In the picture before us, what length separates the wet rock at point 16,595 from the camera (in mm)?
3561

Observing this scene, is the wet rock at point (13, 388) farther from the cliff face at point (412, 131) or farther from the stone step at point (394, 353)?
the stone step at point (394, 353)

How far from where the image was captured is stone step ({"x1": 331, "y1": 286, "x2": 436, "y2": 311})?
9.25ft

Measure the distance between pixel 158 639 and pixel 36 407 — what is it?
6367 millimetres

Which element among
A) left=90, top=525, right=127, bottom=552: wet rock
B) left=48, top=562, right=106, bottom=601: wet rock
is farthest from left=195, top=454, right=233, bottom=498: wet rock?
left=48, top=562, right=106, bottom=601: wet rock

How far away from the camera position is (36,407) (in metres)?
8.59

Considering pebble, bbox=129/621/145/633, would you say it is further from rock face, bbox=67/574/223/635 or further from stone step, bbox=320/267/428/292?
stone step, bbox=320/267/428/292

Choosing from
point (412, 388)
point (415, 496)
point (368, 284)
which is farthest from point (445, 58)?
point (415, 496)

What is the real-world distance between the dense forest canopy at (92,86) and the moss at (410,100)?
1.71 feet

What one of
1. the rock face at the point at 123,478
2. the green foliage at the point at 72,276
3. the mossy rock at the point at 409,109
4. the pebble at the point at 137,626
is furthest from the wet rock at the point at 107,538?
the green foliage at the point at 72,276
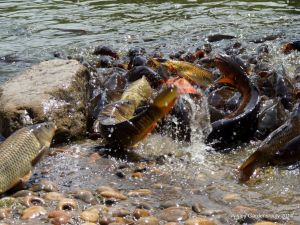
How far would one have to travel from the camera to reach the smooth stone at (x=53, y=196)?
4.26 metres

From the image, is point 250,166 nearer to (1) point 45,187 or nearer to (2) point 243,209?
(2) point 243,209

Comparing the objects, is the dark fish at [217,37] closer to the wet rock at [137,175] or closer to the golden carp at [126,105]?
the golden carp at [126,105]

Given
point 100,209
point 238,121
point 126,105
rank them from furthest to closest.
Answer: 1. point 126,105
2. point 238,121
3. point 100,209

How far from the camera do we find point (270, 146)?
4.67m

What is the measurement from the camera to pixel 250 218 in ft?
12.5

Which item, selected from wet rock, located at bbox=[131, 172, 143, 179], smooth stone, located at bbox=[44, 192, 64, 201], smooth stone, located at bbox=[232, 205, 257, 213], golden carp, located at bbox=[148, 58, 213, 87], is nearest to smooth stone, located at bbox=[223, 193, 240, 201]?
smooth stone, located at bbox=[232, 205, 257, 213]

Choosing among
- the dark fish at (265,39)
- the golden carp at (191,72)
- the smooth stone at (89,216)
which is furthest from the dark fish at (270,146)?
the dark fish at (265,39)

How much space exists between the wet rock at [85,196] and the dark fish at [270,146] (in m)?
1.24

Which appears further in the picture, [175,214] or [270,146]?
[270,146]

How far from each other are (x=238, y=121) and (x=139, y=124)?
1018 mm

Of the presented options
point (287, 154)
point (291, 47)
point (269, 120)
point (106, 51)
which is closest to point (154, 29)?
point (106, 51)

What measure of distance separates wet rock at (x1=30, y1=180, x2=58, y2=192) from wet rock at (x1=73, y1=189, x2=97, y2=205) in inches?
9.1

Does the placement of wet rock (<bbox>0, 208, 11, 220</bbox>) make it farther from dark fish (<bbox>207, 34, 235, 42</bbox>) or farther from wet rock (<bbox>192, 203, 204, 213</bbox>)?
dark fish (<bbox>207, 34, 235, 42</bbox>)

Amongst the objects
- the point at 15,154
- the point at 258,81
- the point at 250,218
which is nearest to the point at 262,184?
the point at 250,218
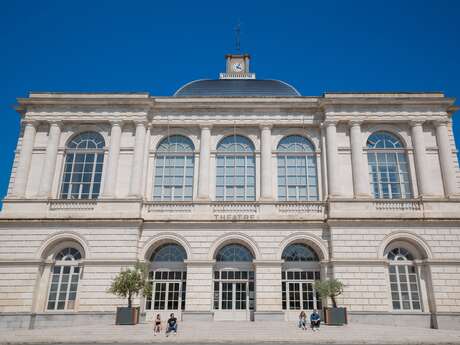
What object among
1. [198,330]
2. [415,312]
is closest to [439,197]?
[415,312]

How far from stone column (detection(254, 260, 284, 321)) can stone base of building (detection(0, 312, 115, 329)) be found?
7422 millimetres

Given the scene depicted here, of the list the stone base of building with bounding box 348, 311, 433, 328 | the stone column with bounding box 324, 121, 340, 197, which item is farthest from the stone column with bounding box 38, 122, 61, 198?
the stone base of building with bounding box 348, 311, 433, 328

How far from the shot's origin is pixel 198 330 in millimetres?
16438

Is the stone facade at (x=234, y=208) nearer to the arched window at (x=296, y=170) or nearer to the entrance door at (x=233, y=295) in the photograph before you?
the entrance door at (x=233, y=295)

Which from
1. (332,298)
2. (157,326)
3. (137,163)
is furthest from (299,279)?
(137,163)

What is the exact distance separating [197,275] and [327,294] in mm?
6628

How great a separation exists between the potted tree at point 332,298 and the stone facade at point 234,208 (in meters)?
1.09

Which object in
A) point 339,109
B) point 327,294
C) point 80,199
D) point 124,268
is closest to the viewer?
point 327,294

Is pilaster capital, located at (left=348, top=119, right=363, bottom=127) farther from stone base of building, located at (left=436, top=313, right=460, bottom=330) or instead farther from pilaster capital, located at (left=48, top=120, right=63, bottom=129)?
pilaster capital, located at (left=48, top=120, right=63, bottom=129)

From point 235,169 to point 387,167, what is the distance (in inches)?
351

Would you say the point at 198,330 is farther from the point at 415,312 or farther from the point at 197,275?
the point at 415,312

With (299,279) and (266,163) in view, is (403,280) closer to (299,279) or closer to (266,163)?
(299,279)

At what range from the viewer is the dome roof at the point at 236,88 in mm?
26409

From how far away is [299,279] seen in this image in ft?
69.3
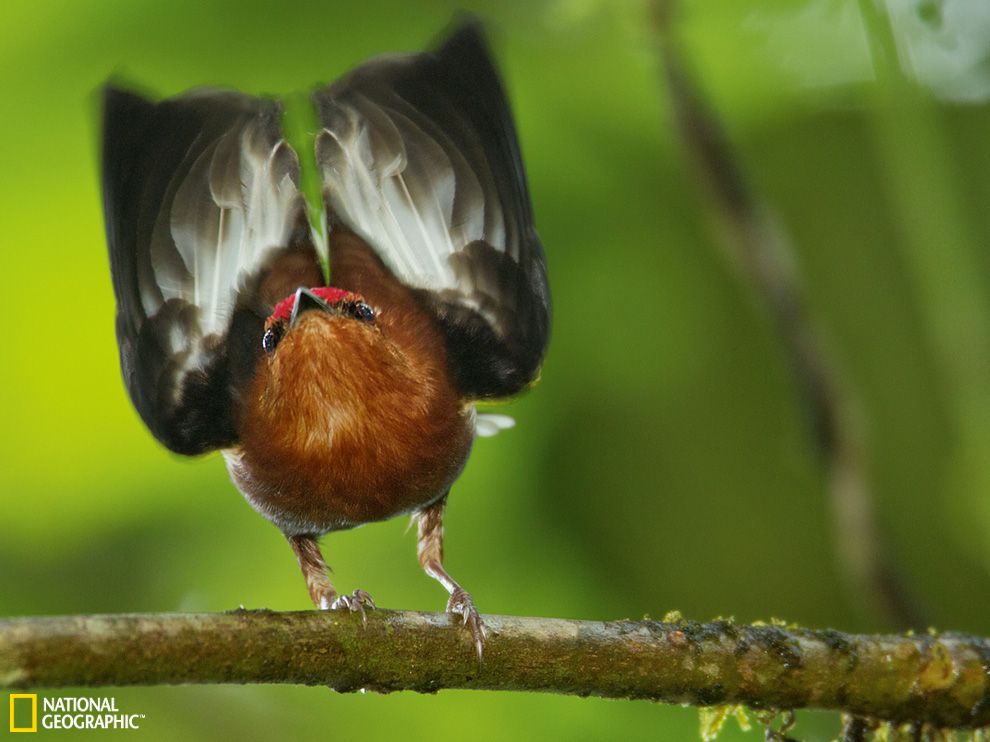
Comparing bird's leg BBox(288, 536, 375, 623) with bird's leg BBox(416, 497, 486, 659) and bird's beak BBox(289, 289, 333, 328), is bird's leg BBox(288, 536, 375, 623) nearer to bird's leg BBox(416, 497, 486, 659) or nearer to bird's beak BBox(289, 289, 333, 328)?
bird's leg BBox(416, 497, 486, 659)

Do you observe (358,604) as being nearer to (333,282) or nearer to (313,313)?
(313,313)

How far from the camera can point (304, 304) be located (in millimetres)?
2910

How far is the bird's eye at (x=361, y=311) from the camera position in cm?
300

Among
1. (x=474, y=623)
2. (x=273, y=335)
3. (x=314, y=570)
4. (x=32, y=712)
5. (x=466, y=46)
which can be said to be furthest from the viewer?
(x=32, y=712)

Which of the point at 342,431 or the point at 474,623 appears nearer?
the point at 474,623

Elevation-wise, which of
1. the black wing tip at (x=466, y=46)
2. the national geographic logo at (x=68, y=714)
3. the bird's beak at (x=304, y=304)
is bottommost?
the national geographic logo at (x=68, y=714)

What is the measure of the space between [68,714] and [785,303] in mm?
2613

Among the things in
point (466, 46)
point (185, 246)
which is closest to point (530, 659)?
point (185, 246)

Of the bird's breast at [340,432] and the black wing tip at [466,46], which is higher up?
the black wing tip at [466,46]

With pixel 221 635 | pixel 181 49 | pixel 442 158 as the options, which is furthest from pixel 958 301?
pixel 181 49

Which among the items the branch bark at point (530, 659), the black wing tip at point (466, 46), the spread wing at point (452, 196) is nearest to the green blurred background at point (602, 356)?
the black wing tip at point (466, 46)

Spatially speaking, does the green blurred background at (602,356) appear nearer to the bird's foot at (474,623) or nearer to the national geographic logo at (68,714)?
the national geographic logo at (68,714)

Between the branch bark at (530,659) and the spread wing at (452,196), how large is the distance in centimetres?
104

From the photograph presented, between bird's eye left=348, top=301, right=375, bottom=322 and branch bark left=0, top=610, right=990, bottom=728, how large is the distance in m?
0.97
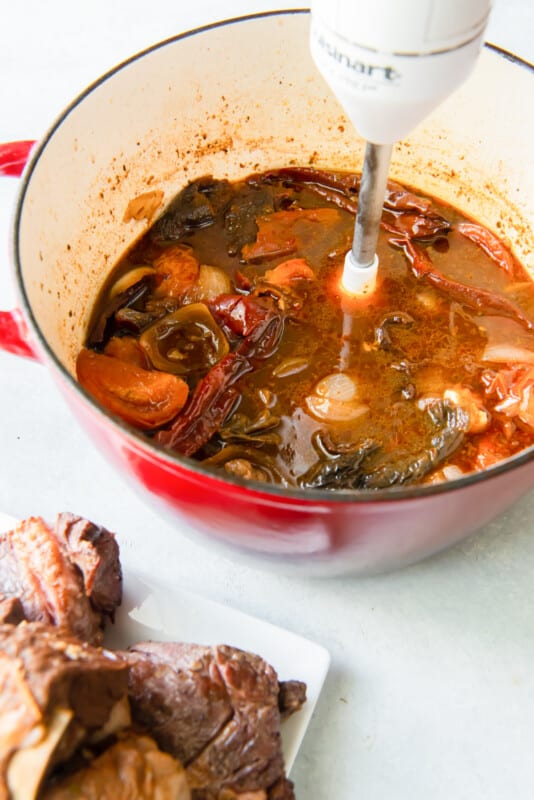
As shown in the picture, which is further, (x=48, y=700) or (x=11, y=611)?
(x=11, y=611)

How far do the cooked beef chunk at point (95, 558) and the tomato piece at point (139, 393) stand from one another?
0.63ft

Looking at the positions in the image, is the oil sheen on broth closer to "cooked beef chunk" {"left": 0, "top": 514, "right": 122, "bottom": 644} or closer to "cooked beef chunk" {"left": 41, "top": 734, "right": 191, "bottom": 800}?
"cooked beef chunk" {"left": 0, "top": 514, "right": 122, "bottom": 644}

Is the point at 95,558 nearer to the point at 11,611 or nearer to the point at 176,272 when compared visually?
the point at 11,611

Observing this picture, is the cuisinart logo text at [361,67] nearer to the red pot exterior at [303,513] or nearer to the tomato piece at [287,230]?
the red pot exterior at [303,513]

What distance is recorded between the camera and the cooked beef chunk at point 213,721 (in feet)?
3.38

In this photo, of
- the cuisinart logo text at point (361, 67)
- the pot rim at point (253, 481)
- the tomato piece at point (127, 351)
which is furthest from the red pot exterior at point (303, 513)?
the cuisinart logo text at point (361, 67)

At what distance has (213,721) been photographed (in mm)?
1042

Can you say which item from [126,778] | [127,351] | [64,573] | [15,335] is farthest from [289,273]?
[126,778]

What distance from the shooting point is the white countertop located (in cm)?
118

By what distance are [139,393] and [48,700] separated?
0.54 metres

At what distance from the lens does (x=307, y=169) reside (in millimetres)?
1786

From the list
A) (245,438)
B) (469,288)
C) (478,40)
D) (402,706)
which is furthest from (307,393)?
(478,40)

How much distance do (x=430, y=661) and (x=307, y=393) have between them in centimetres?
44

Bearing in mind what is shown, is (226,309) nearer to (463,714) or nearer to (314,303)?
(314,303)
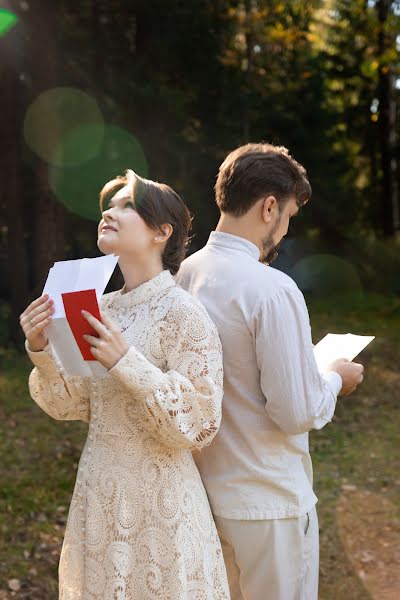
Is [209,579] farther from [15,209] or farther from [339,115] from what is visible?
[339,115]

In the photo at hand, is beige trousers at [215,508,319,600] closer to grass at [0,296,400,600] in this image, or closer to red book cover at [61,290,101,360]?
red book cover at [61,290,101,360]

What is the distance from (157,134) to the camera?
12320mm

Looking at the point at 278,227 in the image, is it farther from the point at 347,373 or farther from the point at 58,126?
the point at 58,126

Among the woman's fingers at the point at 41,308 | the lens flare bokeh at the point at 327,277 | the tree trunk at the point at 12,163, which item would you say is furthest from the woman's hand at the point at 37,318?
the lens flare bokeh at the point at 327,277

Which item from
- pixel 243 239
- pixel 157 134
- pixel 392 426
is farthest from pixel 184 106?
pixel 243 239

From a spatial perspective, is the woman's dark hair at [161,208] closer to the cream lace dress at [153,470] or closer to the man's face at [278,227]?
the cream lace dress at [153,470]

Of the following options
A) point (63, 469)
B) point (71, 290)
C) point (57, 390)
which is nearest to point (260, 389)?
point (57, 390)

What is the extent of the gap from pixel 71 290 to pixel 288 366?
2.37ft

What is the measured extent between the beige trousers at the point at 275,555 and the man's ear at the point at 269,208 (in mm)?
1007

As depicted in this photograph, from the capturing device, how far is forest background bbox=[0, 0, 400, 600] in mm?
5777

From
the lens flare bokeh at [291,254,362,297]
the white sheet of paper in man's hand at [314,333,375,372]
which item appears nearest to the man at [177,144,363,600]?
the white sheet of paper in man's hand at [314,333,375,372]

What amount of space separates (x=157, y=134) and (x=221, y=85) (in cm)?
212

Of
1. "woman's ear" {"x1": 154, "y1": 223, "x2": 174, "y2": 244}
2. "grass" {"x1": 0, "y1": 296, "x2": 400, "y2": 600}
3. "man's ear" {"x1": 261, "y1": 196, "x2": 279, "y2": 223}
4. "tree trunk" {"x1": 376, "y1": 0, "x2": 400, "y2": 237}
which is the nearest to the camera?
"woman's ear" {"x1": 154, "y1": 223, "x2": 174, "y2": 244}

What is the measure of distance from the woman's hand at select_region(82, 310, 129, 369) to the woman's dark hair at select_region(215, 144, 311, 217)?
71 centimetres
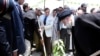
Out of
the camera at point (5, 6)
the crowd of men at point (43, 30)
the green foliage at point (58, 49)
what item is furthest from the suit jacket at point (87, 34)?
the green foliage at point (58, 49)

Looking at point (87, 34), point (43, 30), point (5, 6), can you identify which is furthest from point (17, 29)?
point (43, 30)

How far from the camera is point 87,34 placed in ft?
6.29

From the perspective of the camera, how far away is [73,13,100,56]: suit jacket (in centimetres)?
186

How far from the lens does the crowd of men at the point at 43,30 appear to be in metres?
1.89

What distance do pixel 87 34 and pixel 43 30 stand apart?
698cm

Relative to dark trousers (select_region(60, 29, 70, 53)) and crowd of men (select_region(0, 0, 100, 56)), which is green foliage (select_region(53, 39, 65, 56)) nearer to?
crowd of men (select_region(0, 0, 100, 56))

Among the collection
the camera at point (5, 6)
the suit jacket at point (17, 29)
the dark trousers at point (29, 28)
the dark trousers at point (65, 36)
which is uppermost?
the camera at point (5, 6)

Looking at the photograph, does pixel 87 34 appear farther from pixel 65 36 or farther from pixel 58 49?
pixel 65 36

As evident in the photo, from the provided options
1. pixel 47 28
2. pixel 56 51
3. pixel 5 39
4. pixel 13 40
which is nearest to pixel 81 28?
pixel 5 39

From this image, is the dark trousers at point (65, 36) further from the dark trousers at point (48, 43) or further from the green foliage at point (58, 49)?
the green foliage at point (58, 49)

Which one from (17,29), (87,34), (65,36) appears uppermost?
(87,34)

· · · · · · ·

**TO DO**
Rewrite the stretch from the line containing "In this photo, of" through the line containing "0.54 metres" as a JSON list of strings, one string per line, leaving out blank lines.

**THE RESPONSE**
[
  "In this photo, of",
  "- the cuisinart logo text at point (361, 67)",
  "- the pot rim at point (253, 481)",
  "- the tomato piece at point (127, 351)",
  "which is furthest from the red pot exterior at point (303, 513)?",
  "the cuisinart logo text at point (361, 67)",
  "At what distance has (213,721) been photographed (in mm)?",
  "1042",
  "Can you say which item from [126,778] | [127,351] | [64,573] | [15,335] is farthest from [289,273]?",
  "[126,778]",
  "What distance from the shooting point is the white countertop located (in cm)?",
  "118",
  "By what distance are [139,393] and [48,700] separated?",
  "0.54 metres"
]